Written exercise -
Revise the records from the line containing "Is [294,169] truly" through the end of the records: write those lines out again with "drain pipe" changed to "gutter pipe" and nothing else altered.

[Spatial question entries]
- - - -

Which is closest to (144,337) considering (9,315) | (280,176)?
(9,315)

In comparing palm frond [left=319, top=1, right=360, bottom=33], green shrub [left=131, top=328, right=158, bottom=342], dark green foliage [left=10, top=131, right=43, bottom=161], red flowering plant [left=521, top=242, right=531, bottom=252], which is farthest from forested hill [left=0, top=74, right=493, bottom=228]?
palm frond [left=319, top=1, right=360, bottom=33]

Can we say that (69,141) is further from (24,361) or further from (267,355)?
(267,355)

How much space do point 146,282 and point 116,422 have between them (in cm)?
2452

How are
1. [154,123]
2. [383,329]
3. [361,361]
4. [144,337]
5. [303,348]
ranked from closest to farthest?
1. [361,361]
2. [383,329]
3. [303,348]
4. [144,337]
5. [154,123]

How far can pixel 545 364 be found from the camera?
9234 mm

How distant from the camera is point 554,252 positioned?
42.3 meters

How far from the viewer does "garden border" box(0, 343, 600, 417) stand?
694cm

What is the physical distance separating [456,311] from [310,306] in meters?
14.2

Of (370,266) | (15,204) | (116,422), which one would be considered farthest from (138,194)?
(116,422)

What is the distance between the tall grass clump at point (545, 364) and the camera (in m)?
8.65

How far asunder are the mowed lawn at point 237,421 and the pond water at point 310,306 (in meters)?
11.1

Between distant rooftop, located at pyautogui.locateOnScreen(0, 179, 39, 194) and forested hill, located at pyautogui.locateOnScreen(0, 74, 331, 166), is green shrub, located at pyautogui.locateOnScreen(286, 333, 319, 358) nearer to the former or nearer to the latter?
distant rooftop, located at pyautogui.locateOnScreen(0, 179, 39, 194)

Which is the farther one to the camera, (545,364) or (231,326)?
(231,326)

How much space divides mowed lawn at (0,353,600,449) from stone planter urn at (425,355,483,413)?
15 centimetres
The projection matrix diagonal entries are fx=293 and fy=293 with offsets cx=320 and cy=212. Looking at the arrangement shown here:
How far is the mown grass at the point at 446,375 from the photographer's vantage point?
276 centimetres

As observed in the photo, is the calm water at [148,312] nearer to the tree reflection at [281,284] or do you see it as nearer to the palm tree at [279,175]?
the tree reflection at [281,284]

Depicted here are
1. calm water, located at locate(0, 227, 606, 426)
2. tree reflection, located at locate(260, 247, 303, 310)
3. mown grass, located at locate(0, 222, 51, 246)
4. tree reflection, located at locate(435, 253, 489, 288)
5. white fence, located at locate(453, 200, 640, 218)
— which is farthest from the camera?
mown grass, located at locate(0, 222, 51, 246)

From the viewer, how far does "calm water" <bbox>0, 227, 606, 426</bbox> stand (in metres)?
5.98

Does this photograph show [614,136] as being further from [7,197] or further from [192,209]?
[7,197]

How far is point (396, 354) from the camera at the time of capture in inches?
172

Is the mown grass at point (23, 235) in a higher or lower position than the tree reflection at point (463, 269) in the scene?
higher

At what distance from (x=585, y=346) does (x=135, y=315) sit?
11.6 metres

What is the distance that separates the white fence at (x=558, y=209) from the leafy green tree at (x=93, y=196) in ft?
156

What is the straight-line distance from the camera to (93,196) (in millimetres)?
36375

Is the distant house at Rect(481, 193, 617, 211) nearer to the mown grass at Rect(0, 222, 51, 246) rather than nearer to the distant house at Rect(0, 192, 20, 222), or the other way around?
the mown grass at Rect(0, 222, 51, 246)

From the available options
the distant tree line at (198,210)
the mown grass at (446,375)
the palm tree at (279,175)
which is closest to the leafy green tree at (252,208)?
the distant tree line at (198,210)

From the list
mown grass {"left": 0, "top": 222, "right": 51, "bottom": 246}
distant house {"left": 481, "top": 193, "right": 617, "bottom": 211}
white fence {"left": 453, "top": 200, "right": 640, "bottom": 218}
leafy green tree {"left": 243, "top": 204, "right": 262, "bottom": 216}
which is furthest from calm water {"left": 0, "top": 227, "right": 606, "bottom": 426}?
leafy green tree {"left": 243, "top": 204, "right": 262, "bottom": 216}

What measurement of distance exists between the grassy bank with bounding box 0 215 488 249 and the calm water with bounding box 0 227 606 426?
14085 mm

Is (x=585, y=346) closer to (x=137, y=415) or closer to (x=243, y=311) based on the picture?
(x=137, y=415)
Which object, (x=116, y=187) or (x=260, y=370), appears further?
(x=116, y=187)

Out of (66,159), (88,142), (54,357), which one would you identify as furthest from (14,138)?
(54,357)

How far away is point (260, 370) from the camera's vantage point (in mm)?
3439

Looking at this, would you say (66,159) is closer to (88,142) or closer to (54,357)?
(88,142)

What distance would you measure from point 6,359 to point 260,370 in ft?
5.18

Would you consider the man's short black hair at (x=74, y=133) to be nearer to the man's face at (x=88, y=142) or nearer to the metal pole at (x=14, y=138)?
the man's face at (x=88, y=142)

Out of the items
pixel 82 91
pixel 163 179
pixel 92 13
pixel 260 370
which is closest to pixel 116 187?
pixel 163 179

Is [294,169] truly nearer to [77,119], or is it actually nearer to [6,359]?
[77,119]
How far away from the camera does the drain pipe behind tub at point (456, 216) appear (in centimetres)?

- - - -

Output for this exercise -
Is [294,169] truly nearer to [77,119], or is it actually nearer to [6,359]?
[77,119]
How far away from the camera does the gutter pipe behind tub at point (456, 216) appear (in centimetres)?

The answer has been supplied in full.